How can I solve $\frac{wy'(x)}{y'^2(x)+1}=kx$?

Question

I stumbled upon this differential equation while thinking of a physics problem.

$$\frac{wy'(x)}{y'^2(x)+1}=kx$$

I found two solutions using wolframalpha.

And when I plot it, the result is magically accurate (according to my intuition). So, I know it's right.

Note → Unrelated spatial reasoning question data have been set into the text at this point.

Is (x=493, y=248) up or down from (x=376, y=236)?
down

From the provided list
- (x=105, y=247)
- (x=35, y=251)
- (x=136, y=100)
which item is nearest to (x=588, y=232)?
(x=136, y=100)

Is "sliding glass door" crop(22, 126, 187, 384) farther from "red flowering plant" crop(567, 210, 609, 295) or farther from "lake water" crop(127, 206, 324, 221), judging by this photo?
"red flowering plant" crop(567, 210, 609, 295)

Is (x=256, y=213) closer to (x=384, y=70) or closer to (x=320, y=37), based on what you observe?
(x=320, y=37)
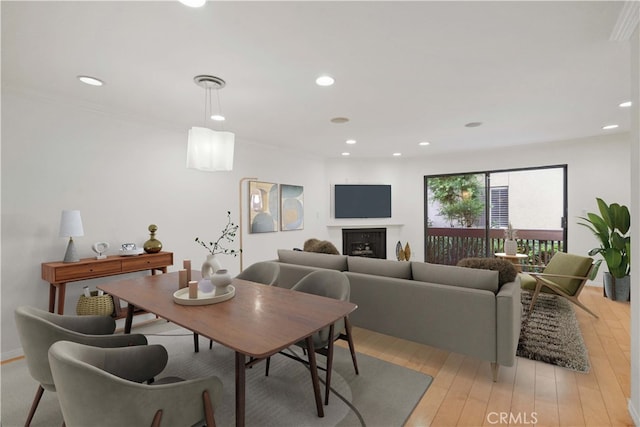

My question is, how can I learn to solve this particular differential equation? Is there a procedural approach to arrive at this solution or does solving it mean plugging in the guess and fiddling with the free parameters to arrive at one particular solution?

Answer 1

Note that \begin{align} \frac{w y'}{(y')^2 + 1} &= kx \\ kx (y')^2 - wy' +kx &= 0 \\ y' &= \frac{w\pm \sqrt{w^2 - 4(kx)^2}}{2kx} \end{align} Therefore we just need to integrate both sides to get the answer.

Answer 2

WLOG, $w=1$ (absorb it in $k$).

If $y'=\tan t$, then

$$\frac{y'}{y'^2+1}=\sin t\cos t=\frac{\sin 2t}2=\frac{\sin(2\arctan y')}2.$$

From this we draw

$$y'=\tan\frac{\arcsin2kx}2,$$ which you can integrate.

The trick is to turn into a form $y'=f(x)$ (as user113988 did, in an easier way).